Given request → Format the entries from the line containing "What is true: is" through the line containing "784 centimetres" as a JSON list of strings, one string per line, omitting blank lines.
## Begin Data for this exercise
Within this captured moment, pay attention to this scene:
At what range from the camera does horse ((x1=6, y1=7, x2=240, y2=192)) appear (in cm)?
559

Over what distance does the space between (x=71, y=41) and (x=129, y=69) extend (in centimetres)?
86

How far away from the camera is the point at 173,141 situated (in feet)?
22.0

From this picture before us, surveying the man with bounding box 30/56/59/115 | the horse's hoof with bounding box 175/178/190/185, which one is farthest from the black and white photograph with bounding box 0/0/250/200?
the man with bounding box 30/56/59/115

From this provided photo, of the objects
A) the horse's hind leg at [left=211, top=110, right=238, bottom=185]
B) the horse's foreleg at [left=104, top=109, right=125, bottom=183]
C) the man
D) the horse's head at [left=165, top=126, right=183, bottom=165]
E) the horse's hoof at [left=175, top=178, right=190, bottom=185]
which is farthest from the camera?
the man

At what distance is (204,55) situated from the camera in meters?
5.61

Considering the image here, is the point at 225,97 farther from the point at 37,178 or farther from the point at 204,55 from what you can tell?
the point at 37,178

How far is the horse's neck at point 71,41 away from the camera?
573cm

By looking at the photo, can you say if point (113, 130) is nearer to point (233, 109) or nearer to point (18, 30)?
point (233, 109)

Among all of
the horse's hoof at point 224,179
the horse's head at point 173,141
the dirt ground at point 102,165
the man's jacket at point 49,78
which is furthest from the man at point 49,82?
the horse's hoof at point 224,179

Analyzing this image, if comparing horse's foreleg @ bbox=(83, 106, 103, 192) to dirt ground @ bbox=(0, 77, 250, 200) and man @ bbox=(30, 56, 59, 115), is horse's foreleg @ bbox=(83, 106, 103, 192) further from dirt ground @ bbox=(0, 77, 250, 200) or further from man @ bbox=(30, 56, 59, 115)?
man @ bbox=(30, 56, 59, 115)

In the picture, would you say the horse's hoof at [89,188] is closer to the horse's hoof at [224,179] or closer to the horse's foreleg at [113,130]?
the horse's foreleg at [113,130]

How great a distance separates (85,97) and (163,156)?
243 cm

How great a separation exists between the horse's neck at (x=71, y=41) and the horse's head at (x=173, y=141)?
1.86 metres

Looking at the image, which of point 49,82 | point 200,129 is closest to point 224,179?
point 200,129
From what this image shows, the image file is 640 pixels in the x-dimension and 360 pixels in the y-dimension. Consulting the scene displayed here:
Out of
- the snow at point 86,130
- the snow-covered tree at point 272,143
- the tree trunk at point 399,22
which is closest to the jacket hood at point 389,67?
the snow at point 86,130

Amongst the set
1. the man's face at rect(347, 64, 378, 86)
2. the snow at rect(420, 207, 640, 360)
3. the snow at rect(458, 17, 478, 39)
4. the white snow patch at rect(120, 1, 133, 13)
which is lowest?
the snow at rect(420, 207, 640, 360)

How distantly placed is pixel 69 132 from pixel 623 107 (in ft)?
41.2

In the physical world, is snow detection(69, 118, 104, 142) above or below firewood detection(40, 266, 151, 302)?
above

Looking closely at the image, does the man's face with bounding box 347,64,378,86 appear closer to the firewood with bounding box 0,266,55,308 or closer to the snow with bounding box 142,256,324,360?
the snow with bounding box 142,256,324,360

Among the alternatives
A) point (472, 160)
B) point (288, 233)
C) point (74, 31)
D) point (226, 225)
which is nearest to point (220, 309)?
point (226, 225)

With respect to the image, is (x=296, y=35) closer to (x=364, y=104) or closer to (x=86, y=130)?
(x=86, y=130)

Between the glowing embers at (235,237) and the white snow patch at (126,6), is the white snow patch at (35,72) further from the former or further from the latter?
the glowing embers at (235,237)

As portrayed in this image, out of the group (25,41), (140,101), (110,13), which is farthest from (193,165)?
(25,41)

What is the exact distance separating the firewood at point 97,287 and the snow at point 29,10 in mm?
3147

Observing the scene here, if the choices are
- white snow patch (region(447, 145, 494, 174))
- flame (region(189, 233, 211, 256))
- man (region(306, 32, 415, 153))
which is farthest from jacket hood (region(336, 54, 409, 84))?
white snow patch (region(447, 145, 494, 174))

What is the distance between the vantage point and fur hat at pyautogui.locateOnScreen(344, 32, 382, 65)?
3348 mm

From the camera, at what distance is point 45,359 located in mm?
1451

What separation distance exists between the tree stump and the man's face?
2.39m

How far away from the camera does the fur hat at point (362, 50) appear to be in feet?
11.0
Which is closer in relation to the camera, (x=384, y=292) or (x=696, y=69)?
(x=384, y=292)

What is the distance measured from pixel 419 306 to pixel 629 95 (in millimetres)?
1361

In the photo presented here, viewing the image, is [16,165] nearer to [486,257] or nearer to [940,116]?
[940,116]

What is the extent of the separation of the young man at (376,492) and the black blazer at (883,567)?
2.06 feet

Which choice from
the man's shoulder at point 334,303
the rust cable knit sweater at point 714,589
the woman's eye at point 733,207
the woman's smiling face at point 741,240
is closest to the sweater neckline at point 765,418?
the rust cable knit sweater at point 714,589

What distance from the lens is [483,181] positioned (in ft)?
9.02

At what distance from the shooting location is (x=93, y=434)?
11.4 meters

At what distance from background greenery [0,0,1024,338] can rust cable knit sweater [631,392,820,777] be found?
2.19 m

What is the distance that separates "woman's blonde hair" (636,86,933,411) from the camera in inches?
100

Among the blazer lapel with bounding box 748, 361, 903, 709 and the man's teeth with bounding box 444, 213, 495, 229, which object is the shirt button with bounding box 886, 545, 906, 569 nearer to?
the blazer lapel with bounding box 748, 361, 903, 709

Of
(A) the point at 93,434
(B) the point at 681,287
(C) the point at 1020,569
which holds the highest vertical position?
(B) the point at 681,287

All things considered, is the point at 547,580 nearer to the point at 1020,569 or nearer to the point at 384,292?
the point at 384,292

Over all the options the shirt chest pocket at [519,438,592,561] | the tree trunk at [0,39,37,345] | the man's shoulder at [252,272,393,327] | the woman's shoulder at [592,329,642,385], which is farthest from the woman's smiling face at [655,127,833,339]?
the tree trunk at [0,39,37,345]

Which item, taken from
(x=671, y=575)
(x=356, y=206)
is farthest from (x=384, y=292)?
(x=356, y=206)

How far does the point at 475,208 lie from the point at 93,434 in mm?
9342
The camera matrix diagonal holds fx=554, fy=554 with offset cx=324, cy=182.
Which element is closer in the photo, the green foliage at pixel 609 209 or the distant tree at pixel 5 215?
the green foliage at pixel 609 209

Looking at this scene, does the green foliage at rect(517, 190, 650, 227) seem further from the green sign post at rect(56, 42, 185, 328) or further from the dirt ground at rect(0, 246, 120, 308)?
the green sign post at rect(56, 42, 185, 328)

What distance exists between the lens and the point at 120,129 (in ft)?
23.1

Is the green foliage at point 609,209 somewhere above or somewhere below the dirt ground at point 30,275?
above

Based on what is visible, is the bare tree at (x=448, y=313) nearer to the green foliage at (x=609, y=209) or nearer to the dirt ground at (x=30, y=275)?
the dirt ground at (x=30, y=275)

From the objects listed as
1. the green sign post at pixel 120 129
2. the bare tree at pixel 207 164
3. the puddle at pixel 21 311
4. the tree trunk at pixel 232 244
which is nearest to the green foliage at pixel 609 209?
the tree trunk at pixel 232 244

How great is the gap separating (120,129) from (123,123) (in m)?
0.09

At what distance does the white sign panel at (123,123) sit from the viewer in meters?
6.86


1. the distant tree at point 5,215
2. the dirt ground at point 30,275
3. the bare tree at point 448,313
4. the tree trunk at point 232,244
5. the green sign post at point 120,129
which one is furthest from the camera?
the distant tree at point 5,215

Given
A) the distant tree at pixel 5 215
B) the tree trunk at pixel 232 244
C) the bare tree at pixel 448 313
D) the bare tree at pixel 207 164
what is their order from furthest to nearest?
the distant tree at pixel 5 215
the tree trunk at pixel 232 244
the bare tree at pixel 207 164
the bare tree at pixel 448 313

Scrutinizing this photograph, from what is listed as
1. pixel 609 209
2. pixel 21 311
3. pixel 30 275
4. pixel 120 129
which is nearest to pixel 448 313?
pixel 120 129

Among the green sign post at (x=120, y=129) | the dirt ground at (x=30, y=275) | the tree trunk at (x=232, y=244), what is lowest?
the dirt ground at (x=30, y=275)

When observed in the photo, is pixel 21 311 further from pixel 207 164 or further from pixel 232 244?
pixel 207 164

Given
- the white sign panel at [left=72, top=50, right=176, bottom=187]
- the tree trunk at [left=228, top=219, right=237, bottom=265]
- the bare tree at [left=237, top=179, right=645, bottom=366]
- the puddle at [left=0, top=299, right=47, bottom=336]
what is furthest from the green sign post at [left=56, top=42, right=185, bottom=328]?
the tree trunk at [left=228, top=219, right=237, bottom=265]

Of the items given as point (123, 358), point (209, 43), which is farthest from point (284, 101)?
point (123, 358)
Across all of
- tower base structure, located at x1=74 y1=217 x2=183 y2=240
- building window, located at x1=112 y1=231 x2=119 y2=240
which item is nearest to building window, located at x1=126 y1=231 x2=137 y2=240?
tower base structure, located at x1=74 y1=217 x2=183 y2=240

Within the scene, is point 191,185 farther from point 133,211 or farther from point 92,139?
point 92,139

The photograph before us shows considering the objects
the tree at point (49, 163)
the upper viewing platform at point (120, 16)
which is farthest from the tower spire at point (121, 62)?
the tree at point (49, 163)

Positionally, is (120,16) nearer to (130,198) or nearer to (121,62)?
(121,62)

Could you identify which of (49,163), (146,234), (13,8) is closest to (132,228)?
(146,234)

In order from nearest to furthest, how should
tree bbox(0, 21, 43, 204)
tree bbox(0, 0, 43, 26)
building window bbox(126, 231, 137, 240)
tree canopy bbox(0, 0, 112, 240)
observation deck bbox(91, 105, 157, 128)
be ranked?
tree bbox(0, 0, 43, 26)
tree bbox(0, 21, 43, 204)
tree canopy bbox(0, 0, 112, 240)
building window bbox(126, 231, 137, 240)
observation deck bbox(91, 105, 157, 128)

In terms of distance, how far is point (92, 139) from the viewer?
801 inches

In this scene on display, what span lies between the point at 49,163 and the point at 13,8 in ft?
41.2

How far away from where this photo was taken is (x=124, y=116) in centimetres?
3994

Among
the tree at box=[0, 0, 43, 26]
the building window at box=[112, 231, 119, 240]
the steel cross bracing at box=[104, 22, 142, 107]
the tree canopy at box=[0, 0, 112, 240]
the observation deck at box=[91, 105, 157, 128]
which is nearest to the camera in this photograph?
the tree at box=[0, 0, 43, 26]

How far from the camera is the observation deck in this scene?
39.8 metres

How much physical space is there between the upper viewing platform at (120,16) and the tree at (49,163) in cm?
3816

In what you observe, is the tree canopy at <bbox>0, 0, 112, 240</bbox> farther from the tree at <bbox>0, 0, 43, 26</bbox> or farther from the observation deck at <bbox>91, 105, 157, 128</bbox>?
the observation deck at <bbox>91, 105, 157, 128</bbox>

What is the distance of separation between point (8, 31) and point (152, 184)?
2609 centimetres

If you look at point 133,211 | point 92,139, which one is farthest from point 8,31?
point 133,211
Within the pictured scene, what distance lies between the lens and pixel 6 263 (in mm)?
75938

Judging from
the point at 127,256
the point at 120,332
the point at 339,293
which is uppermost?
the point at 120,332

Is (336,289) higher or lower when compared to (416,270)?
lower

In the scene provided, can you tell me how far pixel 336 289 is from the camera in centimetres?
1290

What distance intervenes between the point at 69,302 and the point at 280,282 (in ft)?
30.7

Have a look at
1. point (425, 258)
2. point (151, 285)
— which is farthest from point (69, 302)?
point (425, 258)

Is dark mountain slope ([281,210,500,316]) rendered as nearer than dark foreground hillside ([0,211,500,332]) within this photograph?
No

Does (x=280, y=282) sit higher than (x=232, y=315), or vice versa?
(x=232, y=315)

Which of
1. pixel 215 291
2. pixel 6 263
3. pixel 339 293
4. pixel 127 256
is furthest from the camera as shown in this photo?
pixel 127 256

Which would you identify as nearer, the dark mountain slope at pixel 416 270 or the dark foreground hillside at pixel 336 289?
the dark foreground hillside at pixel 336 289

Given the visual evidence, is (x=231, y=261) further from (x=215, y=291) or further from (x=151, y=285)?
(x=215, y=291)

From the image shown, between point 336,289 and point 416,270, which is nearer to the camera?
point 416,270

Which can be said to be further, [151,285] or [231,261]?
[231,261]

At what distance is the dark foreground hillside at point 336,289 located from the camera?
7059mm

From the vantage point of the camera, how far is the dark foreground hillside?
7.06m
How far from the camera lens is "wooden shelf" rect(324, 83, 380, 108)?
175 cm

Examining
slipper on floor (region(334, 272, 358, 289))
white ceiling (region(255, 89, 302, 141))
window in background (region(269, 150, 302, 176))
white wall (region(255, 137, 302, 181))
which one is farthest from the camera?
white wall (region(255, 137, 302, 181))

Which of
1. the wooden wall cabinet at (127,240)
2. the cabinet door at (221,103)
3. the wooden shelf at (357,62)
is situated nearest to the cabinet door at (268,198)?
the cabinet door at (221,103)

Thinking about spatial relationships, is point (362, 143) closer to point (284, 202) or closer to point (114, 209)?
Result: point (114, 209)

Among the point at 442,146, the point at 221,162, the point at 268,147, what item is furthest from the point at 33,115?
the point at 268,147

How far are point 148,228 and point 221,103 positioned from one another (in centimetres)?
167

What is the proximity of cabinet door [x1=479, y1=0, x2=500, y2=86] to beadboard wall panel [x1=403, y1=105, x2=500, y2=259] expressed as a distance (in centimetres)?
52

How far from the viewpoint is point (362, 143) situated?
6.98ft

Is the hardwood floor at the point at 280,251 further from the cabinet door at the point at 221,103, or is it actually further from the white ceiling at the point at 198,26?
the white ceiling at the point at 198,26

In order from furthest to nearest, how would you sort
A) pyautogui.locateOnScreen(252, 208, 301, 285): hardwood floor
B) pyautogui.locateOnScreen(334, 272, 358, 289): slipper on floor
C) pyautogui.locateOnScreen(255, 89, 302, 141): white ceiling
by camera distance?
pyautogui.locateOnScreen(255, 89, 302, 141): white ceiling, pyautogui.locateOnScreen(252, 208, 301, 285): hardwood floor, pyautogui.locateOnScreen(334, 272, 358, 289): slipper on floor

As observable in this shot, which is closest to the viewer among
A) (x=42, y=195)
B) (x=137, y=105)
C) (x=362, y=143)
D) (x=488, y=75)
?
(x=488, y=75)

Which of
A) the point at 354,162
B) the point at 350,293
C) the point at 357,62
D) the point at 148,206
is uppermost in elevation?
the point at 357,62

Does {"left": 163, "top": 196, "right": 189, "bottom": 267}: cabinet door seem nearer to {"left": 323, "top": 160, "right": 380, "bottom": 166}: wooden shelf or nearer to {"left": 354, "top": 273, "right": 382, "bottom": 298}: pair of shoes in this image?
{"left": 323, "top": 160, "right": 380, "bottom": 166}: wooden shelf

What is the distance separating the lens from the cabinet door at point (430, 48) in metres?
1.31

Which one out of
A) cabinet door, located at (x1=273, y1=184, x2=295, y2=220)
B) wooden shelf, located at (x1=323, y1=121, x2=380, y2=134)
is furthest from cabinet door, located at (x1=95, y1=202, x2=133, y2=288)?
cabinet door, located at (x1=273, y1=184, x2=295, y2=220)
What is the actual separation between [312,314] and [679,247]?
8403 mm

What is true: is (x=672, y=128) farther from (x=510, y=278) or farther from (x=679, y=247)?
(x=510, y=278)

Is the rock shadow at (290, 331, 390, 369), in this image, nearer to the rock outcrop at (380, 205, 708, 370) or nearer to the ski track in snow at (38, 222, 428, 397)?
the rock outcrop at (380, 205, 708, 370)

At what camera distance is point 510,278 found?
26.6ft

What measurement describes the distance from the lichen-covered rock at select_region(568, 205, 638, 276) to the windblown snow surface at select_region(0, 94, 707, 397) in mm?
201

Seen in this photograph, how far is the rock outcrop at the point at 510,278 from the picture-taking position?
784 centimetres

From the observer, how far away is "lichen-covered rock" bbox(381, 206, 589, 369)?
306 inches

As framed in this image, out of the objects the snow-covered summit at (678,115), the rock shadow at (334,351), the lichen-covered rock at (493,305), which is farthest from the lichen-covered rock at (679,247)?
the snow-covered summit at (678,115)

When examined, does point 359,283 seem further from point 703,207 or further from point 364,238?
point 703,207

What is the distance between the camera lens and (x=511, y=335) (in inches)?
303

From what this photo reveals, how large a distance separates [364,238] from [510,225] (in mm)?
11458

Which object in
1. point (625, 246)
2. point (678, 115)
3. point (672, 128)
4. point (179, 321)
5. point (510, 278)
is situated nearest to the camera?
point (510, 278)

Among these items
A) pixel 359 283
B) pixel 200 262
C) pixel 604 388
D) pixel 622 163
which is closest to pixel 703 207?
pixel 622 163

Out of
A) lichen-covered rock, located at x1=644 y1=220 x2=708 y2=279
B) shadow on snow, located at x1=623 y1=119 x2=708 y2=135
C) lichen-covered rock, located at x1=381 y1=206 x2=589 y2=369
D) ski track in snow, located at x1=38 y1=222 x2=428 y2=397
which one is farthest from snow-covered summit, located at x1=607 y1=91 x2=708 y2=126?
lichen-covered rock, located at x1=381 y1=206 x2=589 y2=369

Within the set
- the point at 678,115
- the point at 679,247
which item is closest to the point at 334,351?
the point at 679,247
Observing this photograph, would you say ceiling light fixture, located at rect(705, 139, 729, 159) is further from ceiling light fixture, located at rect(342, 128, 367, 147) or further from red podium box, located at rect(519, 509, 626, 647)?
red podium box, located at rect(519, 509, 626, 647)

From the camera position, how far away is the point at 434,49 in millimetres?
## End Data for this exercise
Answer for this exercise →
[
  "What is true: is (x=672, y=128) farther from (x=510, y=278) or farther from (x=679, y=247)?",
  "(x=510, y=278)",
  "Is the rock shadow at (290, 331, 390, 369), in this image, nearer to the rock outcrop at (380, 205, 708, 370) or nearer to the ski track in snow at (38, 222, 428, 397)?",
  "the rock outcrop at (380, 205, 708, 370)",
  "At what camera distance is point 510,278 found?",
  "26.6ft",
  "What measurement describes the distance from the lichen-covered rock at select_region(568, 205, 638, 276) to the windblown snow surface at select_region(0, 94, 707, 397) in mm?",
  "201",
  "Seen in this photograph, how far is the rock outcrop at the point at 510,278 from the picture-taking position?",
  "784 centimetres"
]